Die Strafe ist nicht dem Regelstrafrahmen des § 212 Abs. 1 StGB, sondern dem Strafrahmen des § 213 StGB zu entnehmen, der eine Freiheitsstrafe von einem Jahr bis zu 10 Jahren vorsieht. Es liegt ein unbenannter (sonstiger) minder schwerer Fall des Totschlags im Sinne von § 213 StGB vor. Entscheidend für die Bewertung als minder schwerer Fall ist, ob das gesamte Tatbild einschließlich aller subjektiven Momente und der Täterpersönlichkeit vom Durchschnitt der erfahrungsgemäß gewöhnlich vorkommenden Fälle in einem so erheblichen Maße abweicht, dass die Anwendung des gemilderten Strafrahmens geboten erscheint. So liegt der Fall hier. Zugunsten des Angeklagten ist zu berücksichtigen, dass er unbestraft und geständig ist. Angesichts seines hohen Alters und körperlichen Verfalls ist er besonders haftempfindlich. Hinzu kommt, dass er die Tötung seiner geliebten und von ihm über Jahrzehnte gepflegten Ehefrau auch bzw. vor allem aus altruistischen Motiven ("sie zu erlösen") begangen hat. Der glaubhaft geplante Suizid nach der Tat zeigt zudem, in welcher psychischen Ausnahmesituation er sich befunden hat. Bereits unter diesen Gesichtspunkten weichen das Tatbild und die Täterpersönlichkeit vom Durchschnitt der erfahrungsgemäß gewöhnlich vorkommenden Fälle des Totschlags in einem solchen Maße ab, dass die Anwendung des Regelstrafrahmens, der eine Freiheitsstrafe nicht unter 5 Jahren vorsieht, nicht geboten erscheint.

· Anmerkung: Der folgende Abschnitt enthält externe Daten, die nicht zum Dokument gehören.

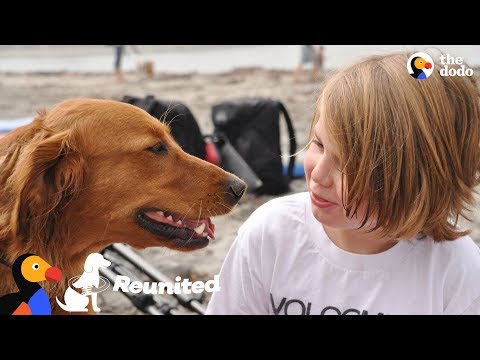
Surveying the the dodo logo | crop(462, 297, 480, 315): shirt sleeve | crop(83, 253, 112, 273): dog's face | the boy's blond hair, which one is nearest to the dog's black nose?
the boy's blond hair

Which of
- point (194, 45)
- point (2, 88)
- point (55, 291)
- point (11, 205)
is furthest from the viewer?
point (2, 88)

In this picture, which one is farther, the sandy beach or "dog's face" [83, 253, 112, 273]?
the sandy beach

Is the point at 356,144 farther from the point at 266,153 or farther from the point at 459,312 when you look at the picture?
the point at 266,153

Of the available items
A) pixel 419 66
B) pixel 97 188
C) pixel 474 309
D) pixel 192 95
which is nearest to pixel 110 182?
pixel 97 188

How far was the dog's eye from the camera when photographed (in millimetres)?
1314

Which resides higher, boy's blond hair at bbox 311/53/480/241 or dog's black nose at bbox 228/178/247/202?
boy's blond hair at bbox 311/53/480/241

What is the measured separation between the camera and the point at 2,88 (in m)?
1.76

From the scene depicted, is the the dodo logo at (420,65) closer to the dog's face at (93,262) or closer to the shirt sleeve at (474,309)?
the shirt sleeve at (474,309)

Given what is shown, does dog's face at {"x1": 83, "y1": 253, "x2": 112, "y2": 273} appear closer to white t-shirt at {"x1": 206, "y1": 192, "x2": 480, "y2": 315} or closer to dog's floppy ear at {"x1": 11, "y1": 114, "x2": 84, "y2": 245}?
dog's floppy ear at {"x1": 11, "y1": 114, "x2": 84, "y2": 245}

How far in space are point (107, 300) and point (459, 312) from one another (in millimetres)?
853

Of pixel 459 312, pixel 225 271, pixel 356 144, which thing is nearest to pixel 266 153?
pixel 225 271

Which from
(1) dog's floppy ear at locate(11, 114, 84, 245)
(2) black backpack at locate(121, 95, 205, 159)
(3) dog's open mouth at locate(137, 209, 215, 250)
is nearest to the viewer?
(1) dog's floppy ear at locate(11, 114, 84, 245)

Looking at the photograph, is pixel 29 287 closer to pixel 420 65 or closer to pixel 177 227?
pixel 177 227

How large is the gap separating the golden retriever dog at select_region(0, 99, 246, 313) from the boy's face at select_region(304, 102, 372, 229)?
0.17 meters
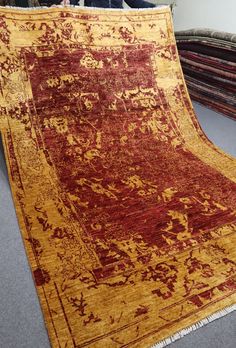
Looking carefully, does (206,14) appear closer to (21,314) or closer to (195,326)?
(195,326)

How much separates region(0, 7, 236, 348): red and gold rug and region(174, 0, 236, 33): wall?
1.66 meters

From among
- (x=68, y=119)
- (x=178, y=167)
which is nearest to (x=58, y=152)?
(x=68, y=119)

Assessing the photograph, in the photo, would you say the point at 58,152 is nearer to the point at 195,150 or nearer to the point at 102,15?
the point at 195,150

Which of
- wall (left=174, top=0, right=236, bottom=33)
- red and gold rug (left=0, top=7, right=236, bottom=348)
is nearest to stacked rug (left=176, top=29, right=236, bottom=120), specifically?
red and gold rug (left=0, top=7, right=236, bottom=348)

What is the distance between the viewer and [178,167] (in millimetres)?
2225

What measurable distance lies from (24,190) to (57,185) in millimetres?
200

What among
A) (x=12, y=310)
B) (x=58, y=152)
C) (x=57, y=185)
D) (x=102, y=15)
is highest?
(x=102, y=15)

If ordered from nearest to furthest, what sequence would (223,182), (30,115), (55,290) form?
(55,290) < (223,182) < (30,115)

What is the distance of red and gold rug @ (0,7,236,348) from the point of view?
1237 millimetres

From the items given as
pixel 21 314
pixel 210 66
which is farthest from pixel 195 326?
pixel 210 66

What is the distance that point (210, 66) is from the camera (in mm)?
3104

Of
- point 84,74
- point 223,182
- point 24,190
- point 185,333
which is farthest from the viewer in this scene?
point 84,74

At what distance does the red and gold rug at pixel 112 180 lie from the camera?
124 centimetres

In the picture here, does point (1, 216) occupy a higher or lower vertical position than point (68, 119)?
lower
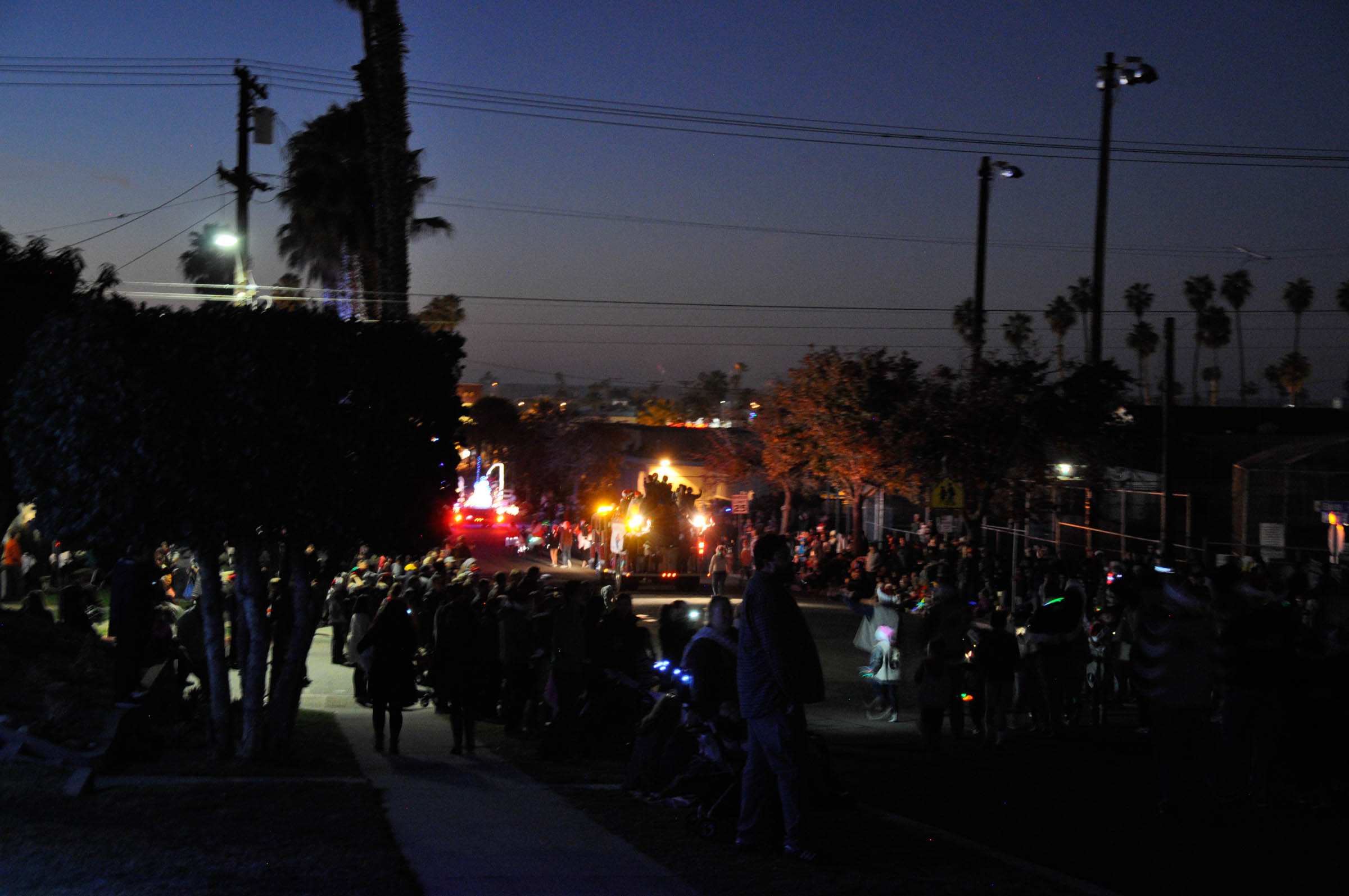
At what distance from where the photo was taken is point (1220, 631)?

Des Weiteren hat die Kammer angesichts der erheblich verminderten Schuldfähigkeit des Angeklagten bei Tatbegehung eine Strafrahmenverschiebung gemäß §§ 21, 49 Abs. 1 StGB vorgenommen, so dass die zu verhängende Strafe letztlich einem Strafrahmen zwischen 3 Monaten bis zu 7 Jahren und 6 Monaten zu entnehmen war.

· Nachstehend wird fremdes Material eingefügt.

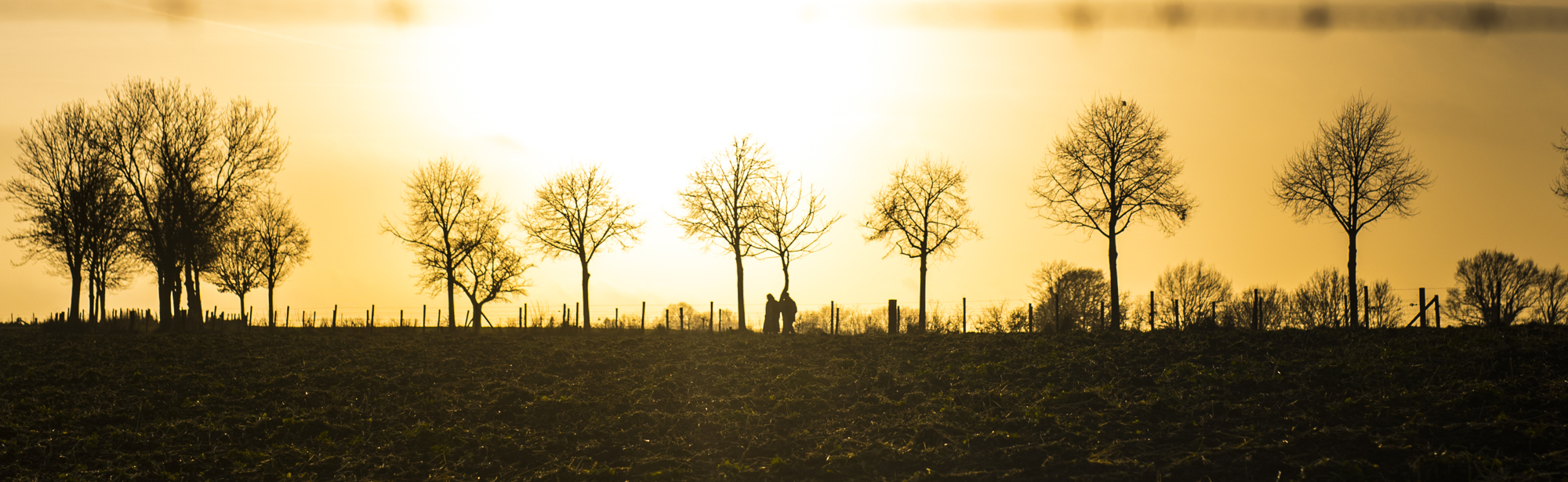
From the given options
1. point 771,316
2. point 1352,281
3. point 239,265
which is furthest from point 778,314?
point 239,265

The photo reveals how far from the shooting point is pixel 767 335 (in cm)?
2581

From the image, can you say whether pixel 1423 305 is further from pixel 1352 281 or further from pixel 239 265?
pixel 239 265

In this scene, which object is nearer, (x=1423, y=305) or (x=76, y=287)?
(x=1423, y=305)

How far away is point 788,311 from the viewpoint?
28422mm

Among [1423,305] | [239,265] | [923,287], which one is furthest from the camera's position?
[239,265]

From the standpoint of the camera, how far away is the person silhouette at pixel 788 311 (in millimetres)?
27987

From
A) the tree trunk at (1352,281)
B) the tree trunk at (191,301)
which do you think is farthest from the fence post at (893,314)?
the tree trunk at (191,301)

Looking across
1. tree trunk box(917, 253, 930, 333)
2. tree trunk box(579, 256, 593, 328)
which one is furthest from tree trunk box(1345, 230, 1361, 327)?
tree trunk box(579, 256, 593, 328)

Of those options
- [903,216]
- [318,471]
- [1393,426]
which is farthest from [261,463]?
[903,216]

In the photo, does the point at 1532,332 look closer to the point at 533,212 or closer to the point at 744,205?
the point at 744,205

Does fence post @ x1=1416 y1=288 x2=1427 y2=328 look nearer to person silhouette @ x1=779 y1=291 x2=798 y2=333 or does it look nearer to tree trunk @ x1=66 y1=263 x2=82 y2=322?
person silhouette @ x1=779 y1=291 x2=798 y2=333

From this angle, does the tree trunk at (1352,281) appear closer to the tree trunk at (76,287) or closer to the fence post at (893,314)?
the fence post at (893,314)

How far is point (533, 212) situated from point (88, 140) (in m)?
18.9

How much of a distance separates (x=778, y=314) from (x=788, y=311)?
0.36 metres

Unter erneuter Abwägung aller - bereits oben genannten - für und gegen den Angeklagten sprechenden Umstände ist eine Freiheitsstrafe von 2 Jahren tat- und schuldangemessen.

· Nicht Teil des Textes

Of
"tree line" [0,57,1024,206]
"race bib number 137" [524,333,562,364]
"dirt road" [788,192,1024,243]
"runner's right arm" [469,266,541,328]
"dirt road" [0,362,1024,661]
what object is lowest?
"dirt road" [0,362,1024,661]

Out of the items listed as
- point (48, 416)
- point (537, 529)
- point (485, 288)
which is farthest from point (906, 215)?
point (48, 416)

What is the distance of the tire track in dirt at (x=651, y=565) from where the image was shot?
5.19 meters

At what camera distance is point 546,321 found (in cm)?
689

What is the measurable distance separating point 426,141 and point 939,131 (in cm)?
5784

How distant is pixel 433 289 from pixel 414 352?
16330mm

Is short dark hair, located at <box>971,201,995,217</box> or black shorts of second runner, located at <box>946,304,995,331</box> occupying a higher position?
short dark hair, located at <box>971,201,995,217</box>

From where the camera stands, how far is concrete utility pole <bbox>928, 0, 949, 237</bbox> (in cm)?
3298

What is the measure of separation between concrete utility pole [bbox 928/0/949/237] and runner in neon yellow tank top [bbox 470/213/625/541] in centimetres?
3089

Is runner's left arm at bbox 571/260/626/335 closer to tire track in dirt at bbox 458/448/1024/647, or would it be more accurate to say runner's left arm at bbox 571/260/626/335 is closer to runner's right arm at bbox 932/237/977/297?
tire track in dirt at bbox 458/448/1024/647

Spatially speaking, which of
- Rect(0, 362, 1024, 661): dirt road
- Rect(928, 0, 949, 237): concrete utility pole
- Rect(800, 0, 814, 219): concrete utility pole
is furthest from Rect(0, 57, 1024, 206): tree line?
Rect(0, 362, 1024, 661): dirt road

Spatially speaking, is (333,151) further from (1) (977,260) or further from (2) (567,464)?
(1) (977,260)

Die Vollstreckung der Strafe konnte gemäß § 56 StGB zur Bewährung ausgesetzt werden. Dem geständigen, nicht vorbestraften und hochbetagten Angeklagten ist eine günstige Sozialprognose zu stellen. Darüber hinaus liegen besondere Umstände in der Tat und Persönlichkeit des Angeklagten vor, die auch bei einer solchen Strafe die Strafaussetzung zur Bewährung rechtfertigen. Es wird diesbezüglich auf die obigen, auch insoweit heranzuziehenden Ausführungen zur Begründung eines minder schweren Falls verwiesen. Vor diesem Hintergrund gebietet auch die Verteidigung der Rechtsordnung die Vollstreckung der Strafe nicht.

VI.

Die Kostenentscheidung folgt aus § 465 Abs. 1 StPO.